What is perhaps most significant about these interventions is that they do not come from the hardcore Zionists of the Israeli or American right. Jones is a civil rights advocate and a Democrat who has also worked for Obama (as Special Advisor for Green Jobs). Figures like Hurwitz and Jones are, we have always been told, not monsters but moderates: caring, thoughtful people who eschew extremes. Anyone who questioned whether such ‘centrist’ figures are really so different from the fascists or populists of the right could expect to be roundly chastised, accused of recklessness and urged again and again to vote for the lesser evil to keep out the greater one.

If one of the things the genocide in Gaza has done is unmask the state of Israel, exposing it for what it always was, it has also unmasked the liberal establishment in Western countries. We have now seen what such people do in the face of every imaginable horror it is possible to inflict on human beings: something far worse than nothing. They have aided and abetted the slaughter, arming and excusing the state of Israel at every turn, and reserving their ire for anyone – the young especially – who has dared to dissent. In the UK, the Labour government has provided Israel with intelligence and weapons, while cracking down on the right to protest – and now seeks to dispense with jury trials, regarded as overly sympathetic to activists.

The idea of ‘grown-up politics’ is a recurring motif of these supposed moderates. In the second of her speeches, Hurwitz employed mock-childish language as she lamented the way in which young people have misunderstood the lesson of the Holocaust. Holocaust education in the era of social media

may be confusing some of our young people about antisemitism, because they learn about big strong Nazis hurting weak emaciated Jews, and they think ‘Oh, antisemitism is like anti-Black racism, right? Powerful white people against powerless Black people.’ So when on TikTok all day long they see powerful Israelis hurting weak, skinny Palestinians, it’s not surprising that they think ‘Oh I know, the lesson of the Holocaust is you fight Israel, you fight the big powerful people hurting the weak people.’
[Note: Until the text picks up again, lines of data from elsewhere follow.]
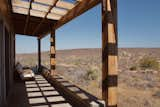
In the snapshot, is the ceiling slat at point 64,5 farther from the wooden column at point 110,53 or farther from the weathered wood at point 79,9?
the wooden column at point 110,53

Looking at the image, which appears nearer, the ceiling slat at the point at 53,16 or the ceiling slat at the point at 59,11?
the ceiling slat at the point at 59,11

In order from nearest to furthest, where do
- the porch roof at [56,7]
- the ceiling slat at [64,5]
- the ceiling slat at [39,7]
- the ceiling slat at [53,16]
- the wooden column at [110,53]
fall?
the wooden column at [110,53]
the porch roof at [56,7]
the ceiling slat at [64,5]
the ceiling slat at [39,7]
the ceiling slat at [53,16]

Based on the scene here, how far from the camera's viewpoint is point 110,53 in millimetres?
4000

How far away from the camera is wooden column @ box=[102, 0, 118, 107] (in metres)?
3.96

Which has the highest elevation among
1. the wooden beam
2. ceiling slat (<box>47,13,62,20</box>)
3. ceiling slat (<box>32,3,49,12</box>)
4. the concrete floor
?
ceiling slat (<box>32,3,49,12</box>)

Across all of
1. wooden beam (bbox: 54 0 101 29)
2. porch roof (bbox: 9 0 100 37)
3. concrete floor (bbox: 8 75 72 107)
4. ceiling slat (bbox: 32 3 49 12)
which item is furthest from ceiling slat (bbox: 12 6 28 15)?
concrete floor (bbox: 8 75 72 107)

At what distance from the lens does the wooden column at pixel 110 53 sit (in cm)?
396

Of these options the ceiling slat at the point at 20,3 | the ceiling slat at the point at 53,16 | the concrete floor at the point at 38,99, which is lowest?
the concrete floor at the point at 38,99

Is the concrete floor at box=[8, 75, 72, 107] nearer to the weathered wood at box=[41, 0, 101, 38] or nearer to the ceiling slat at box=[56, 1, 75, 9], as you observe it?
the weathered wood at box=[41, 0, 101, 38]

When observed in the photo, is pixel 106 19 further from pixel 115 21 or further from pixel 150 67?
pixel 150 67

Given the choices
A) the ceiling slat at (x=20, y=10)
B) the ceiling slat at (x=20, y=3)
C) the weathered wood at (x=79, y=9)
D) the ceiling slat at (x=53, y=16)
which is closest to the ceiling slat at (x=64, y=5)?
the weathered wood at (x=79, y=9)

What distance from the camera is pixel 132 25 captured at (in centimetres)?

How unsophisticated of them. The true meaning of the Holocaust, we might infer, is not that it was bad because the strong were hurting the weak, but because Jews were the victims. When the victims are Black or Palestinian, it’s different.
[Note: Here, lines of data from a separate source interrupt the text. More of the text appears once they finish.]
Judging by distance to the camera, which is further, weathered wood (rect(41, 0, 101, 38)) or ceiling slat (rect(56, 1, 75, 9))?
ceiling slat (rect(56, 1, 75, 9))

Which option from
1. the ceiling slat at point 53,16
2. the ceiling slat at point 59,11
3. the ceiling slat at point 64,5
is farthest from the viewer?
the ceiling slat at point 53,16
Hurwitz’s online defenders were quick to point out that her comments about the ‘wall of dead children’ need not be taken to imply that the deaths of Palestinians are anything less than tragic – merely that things are more complicated than the emotive images suggest. Images can mislead, of course, particularly when devoid of context. And it is indeed possible to be confused by dead children. The mere mention of (non-existent) beheaded babies on October 7 ‘confused’ some people into cheerleading for a genocide. The trouble for Hurwitz, however, is that if the pictures aren’t on her side, the ‘facts’ and ‘data’ are even less so. The more we see of them, the worse Israel looks.
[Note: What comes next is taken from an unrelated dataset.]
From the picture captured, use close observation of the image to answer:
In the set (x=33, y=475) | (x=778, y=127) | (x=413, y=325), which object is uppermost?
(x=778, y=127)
In a public lecture last week, Alex de Waal discussed the forms of denial that Israel and its supporters have mobilised in the face of the images of starvation coming out of Gaza. Drawing on the work of the sociologist Stanley Cohen, he distinguished three levels of denialism. First, there is simple factual denial: the photos are fake or staged – those people are actors, the blood is not real. This was tried early on in Israel’s war. Second, ‘interpretive denial’: it’s happening, but it’s not what it looks like – those dead children had pre-existing conditions, or Hamas stole their food. We have seen plenty of this type, too. Finally, what Cohen called ‘implicatory denial’ works by attempting to give a different meaning or context to atrocities in order to justify them: yes, we are starving them, but it’s necessary – to defeat Hamas, to get the hostages back, to prevent another October 7. The fact that denialism about Gaza is increasingly reaching this third level is a sign of desperation. The world is seeing what ‘grown-up politics’ looks like.